Chapter 8. Apples and Oranges (How to Determine Whether Buying a Foreclosure Is a Good Deal) - Part
Updated: Dec 19, 2021
In the last article, I said that in order to know exactly whether foreclosure houses are cheaper than regular houses, you need to take a close look at not only the listing price but other things.
And if Foreclosure houses are cheap, how cheap is it for Foreclosure?
(2013 December Top 20 Foreclosure discount city, Source: www.realtytrac.com)
If you look at the far right of the table above, you will find the "average" discount rate for Foreclosure houses by city. Places like Fort Mayer in Florida seem to be more than 60% cheaper. The discount rate is calculated using the third column, the average foreclosure selling price, and the fourth column, the average non-foreclosure selling price.
That is, the table above is calculated under the setting that the conditions of general foreclosure houses (location, size, internal state, etc.) are the same as the size and condition of non-foreclosure houses. However, in general, the condition, size, and area of non-foreclosure houses are better than those of foreclosure houses, so the discount rate calculated in the above table has to be larger than the actual discount rate.

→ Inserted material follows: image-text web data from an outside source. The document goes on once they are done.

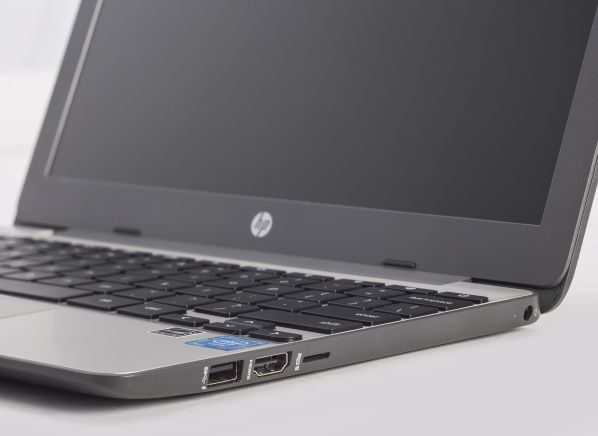 Hp Chromebook 11 V012nr Computer Consumer Reports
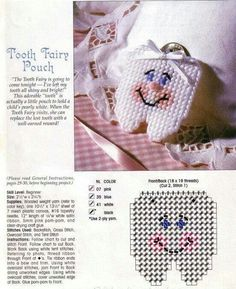Tooth fairy pouch                                                       …
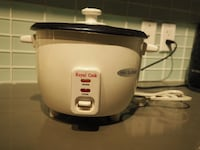 Persian rice cooker Vancouver, V6B 0P6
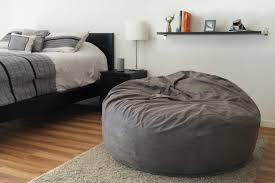 The Best Bean Bag Chair Of 2019 - Your Best Digs Catering Algarve Bagchair20stsforbean 12 Best Dormroom Chairs Bean Bag Chair Chill Sack 8ft Walmart Amazon Modern Home India Top 10 Medium Reviews How To Find The Perfect The Ultimate Guide 2019 Lweight Camping For Bpacking Hiking More 13 For Adults Improb High Back Collection New Popular 2017 Outdoor Shred Centre Outlet Louing At Its Reviews Shoppers Bar Stools Bargain Soft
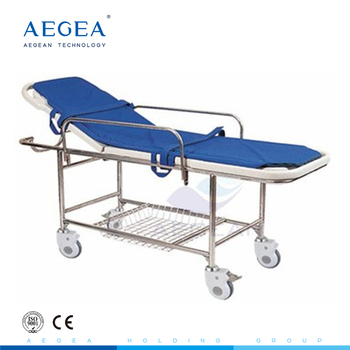 AG-HS013 with stainless steel frame ABS bed platform foam mattress urgent care stretcher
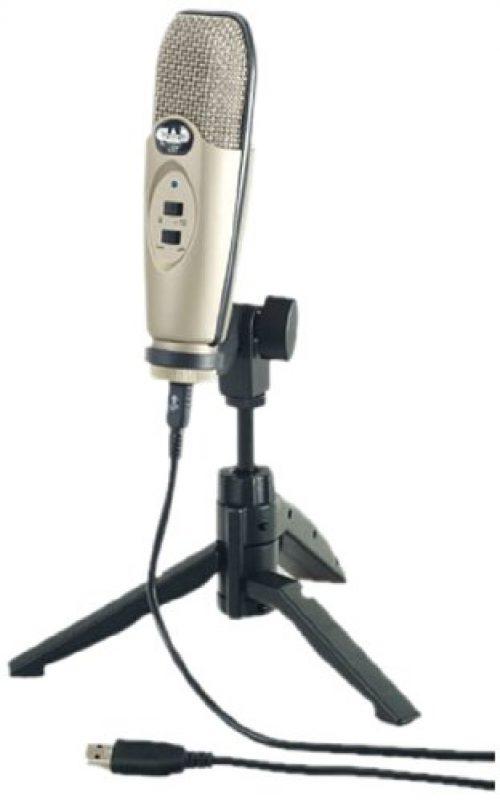 CAD U37 - Micrófono de condensador (de estudio, conector USB), color plateado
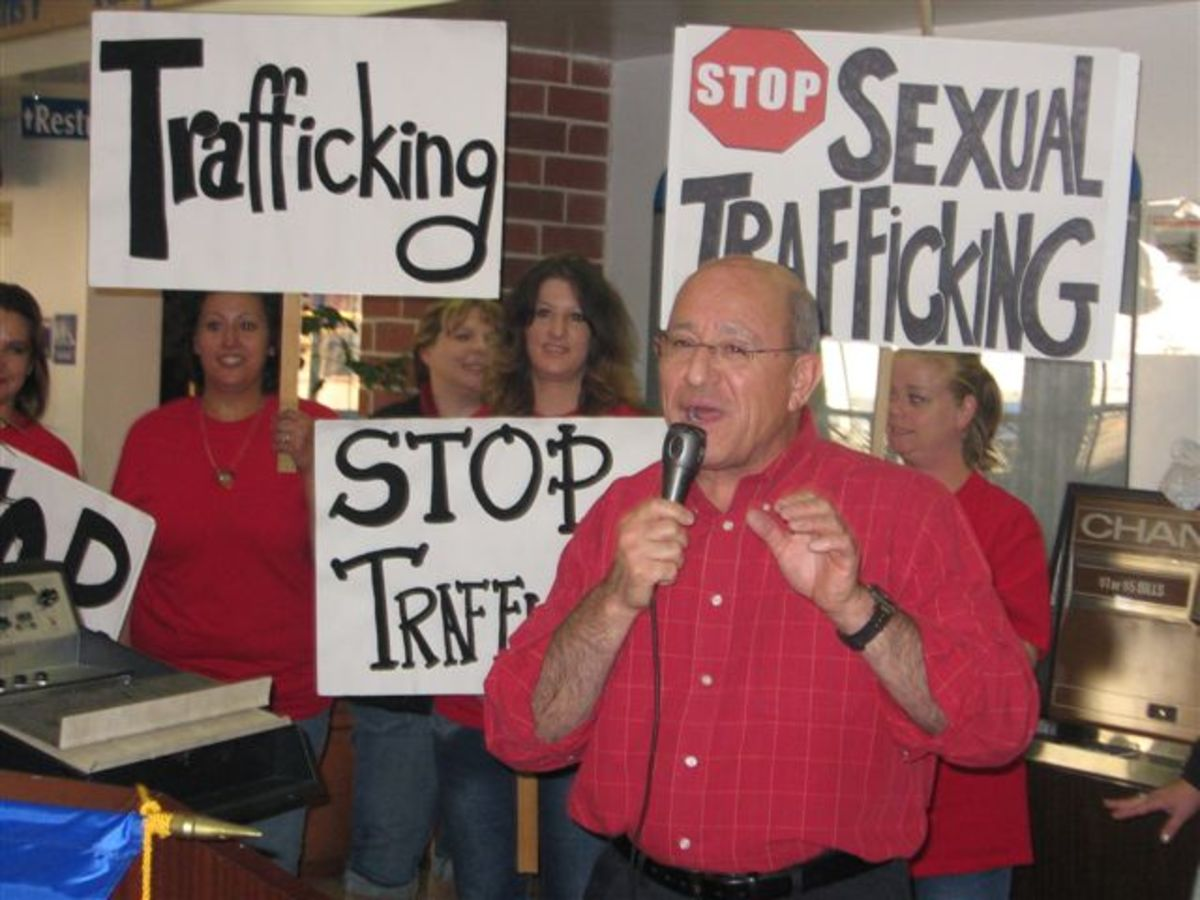 Activists take a stand against trafficking.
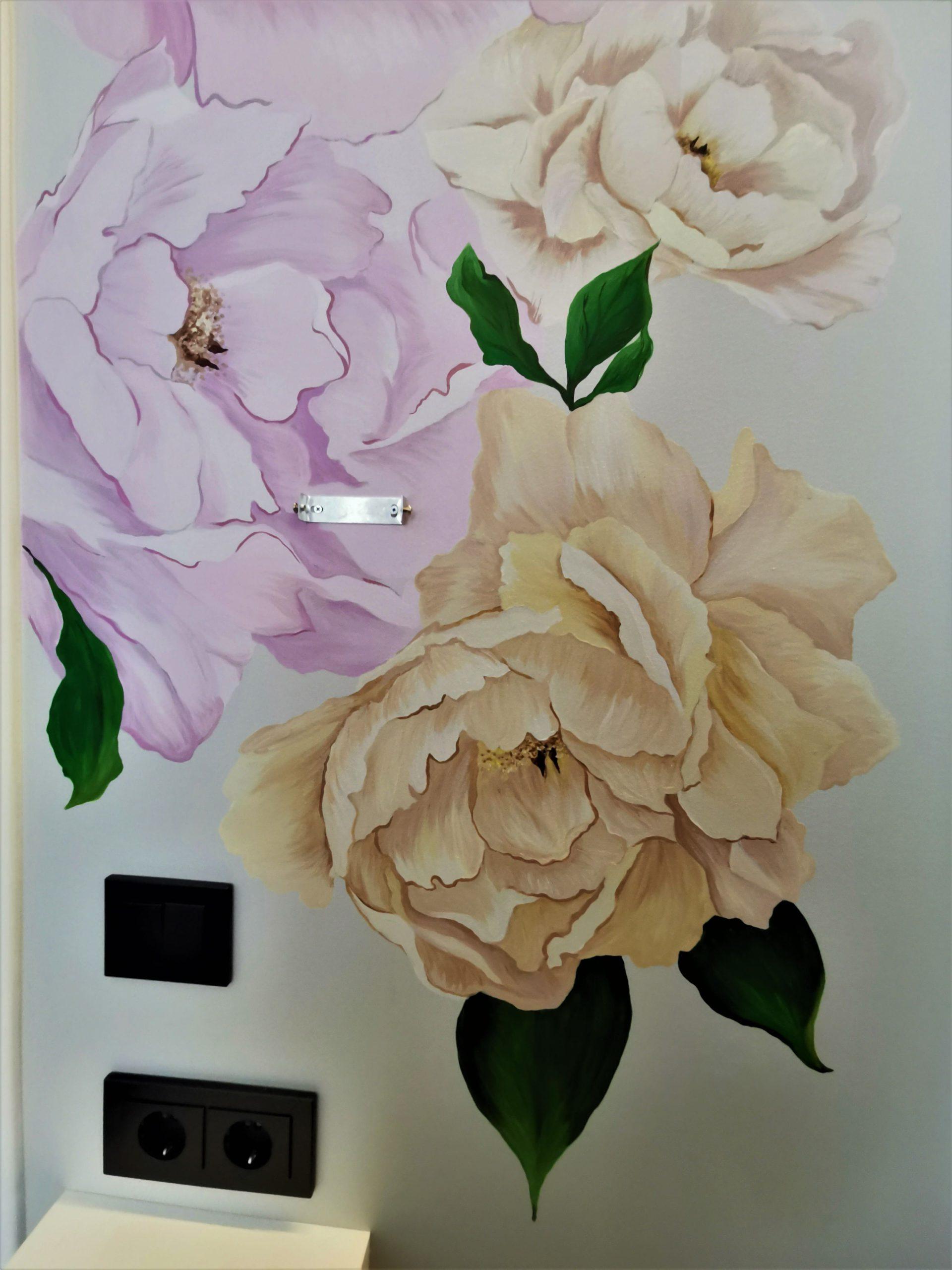 menine-kuryba-sienu-dekoravimas (3)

If so, what is the discount rate when comparing the case of foreclosure and non-foreclosure with the same house?
Everyone knows Zillow's Estimated price, right? Zillow calculates the Real Foreclosure Discount by comparing the Zillow estimated prices of foreclosure houses (if the houses were sold as non-foreclosure houses) and the actual selling price as foreclosure houses.
(I know many real estate industry people will say that the Zillow Estimated Price has a lot of error. But the actual margin of error is gradually decreasing. At least in the local houses where I help customers, if you go to Cloud CMA, the actual margin of error is +/- +/- You can see that it is formed within 5%.)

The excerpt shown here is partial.